With conditions in Libya remaining volatile and deposed leader Moammar Gadhafi still defiant, two Middle East experts turned to a welcome but slightly atypical source during a panel discussion about the crisis on Thursday.
Before speaking during the “Assessing Libya” session sponsored by Harvard’s Center for Middle Eastern Studies, E. Roger Owen, the A.J. Meyer Professor of Middle Eastern History and director of the Contemporary Arab Studies Program, asked if any Libyans were among the people packed into the room.
Amr Bennis, a Harvard sophomore, raised his hand, and Owens indicated he would very much like to hear from Bennis. Bennis did comment, but waited until he heard from Owen and from William Granara, Professor of the Practice of Arabic on the Gordon Gray Endowment, who looked at recent events though a literary telescope.
Owen, who spent his honeymoon in 1960 in Libya (“My wife and I had the country to ourselves” then, he said.) was particularly interested in getting an insider’s perspective because few Westerners know much about Libya today. He said, “It’s a bit of a black box.” The country, a former Italian colony, was created only about 60 years ago, and there is much debate over whether it is a cohesive nation or a blend of tribal groups. Observers have “played it both ways.”
Owen, however, believes that a sense of loyalty and of “Libyaness” has emerged after rebel forces drove Gadhafi from the capital following months of rebellion. Bennis would later agree.
Gadhafi’ s bizarre and sometimes comic antics have obscured his brutal repression against his people, Owen said, beginning in the 1970s when student protesters were tortured, humiliated, and publicly hanged.
However, Libya’s oil industry has been exceptionally well run and could be a model for other countries. Gadhafi’s brand of “patrimonialism” has created an unequal distribution of oil wealth, the same conditions that led to his assumption of power in 1969 after a military coup, Owen said.
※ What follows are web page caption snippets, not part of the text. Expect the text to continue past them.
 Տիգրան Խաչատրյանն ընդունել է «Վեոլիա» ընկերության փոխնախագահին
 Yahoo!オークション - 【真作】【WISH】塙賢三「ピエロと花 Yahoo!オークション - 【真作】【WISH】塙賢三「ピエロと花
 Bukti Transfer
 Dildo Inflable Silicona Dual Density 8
The panelists saw Gadhafi’s ouster as a continuation of the “Arab spring” that overthrew regimes in Tunisia and Egypt. Granara emphasized the close economic and cultural links between Libya and Tunisia, saying people all over the region are linked by watching the TV network Al Jazeera, and even by their own political anxieties. “It would behoove us to look beyond Libya’s geography and political borders,” Granara said.
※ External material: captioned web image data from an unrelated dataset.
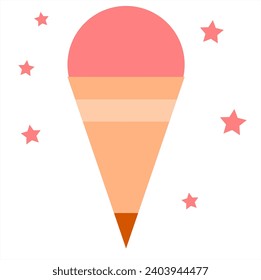 ice cream cone colorful ice cream vector flat design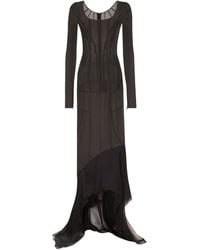 Dolce & Gabbana - Kim Dolce&gabbana Silk Semi-sheer Maxi Dress - Lyst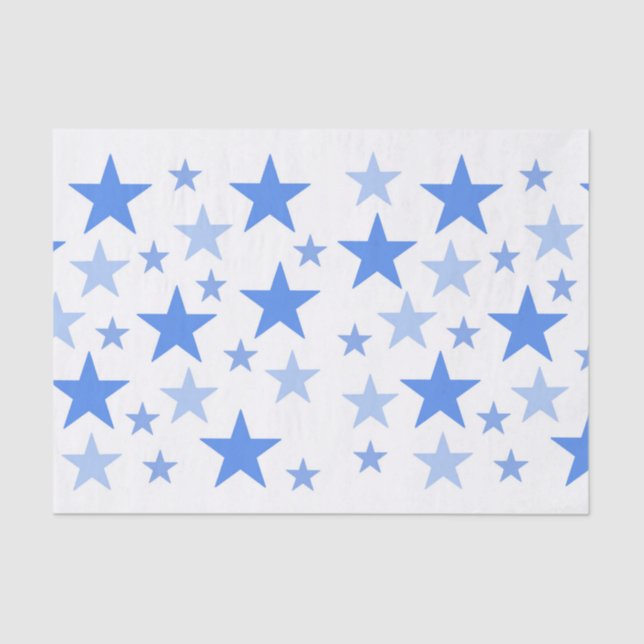 Blue Stars tissue paper (Front)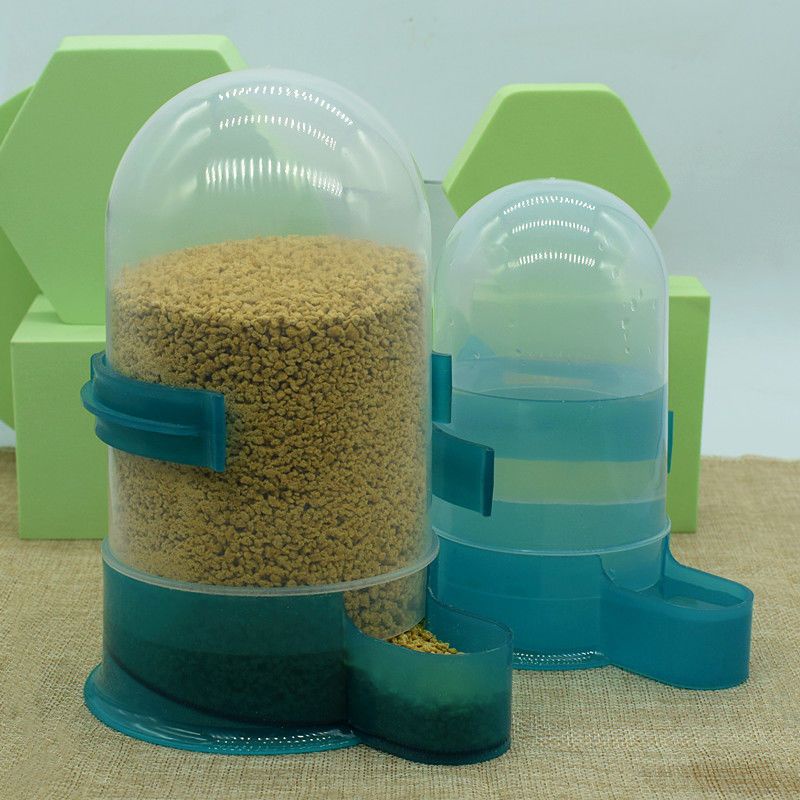 Rutin Chicken Feeding Trough Chicken Automatic Pet Feeder Chicken Trough Small Drink Fountain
Granara said literature, like culture, is being globalized. “Libyan fiction does really connect with fiction in other parts of the Arab world,” he said. The popularity of various novels shows that people “are linked through the trauma of being oppressed.” He added, “The Arab writer is in many ways the conscience of society.”
Owen was hopeful about the prospects for democracy in Libya. Chibli Mallat, the Custodian of the Two Holy Mosques Visiting Professor of Islamic Legal Studies at Harvard, however, commented on the violence during the Libyan uprising, which differed from the Arab spring in other countries. He wondered if that strife would preclude reconciliation. “The toll is frightening — 35,000 to 50,000 — nor is it over,” he said.
But Bennis, who is from Tripoli, singled out the violence, which he pinned on the government for initiating, as a unifying factor and said it will make the country’s transition to democracy easier. “Every family in Libya has lost something; they lost their house, all their possessions, a family member. Some have lost everything,” he said. Thus, Libyans “are having a communion,” since, “The whole war actually has brought Libyans together more than anything before.”
Bennis also downplayed the role of tribes, saying most people involved in the war are younger than 40, and most live in cities. Observers should not mistake loyalty to family as loyalty to a tribe, he said. Tribes do exist, and people are proud of their ancestors, but “most people I talk to, they don’t care about it, they don’t think about it.”
With the rebels’ hold on most territory still fragile, Owen suggested that outside advice or aid from entities such as NATO should be delivered cautiously. “This is a high time for Arabism — there have been high tides before,” he sad.
“Certainly this is a moment in which the Arab world is extraordinarily interconnected. It may not be united politically. But what happens in one country matters enormously to what happens in another country,” Owen said.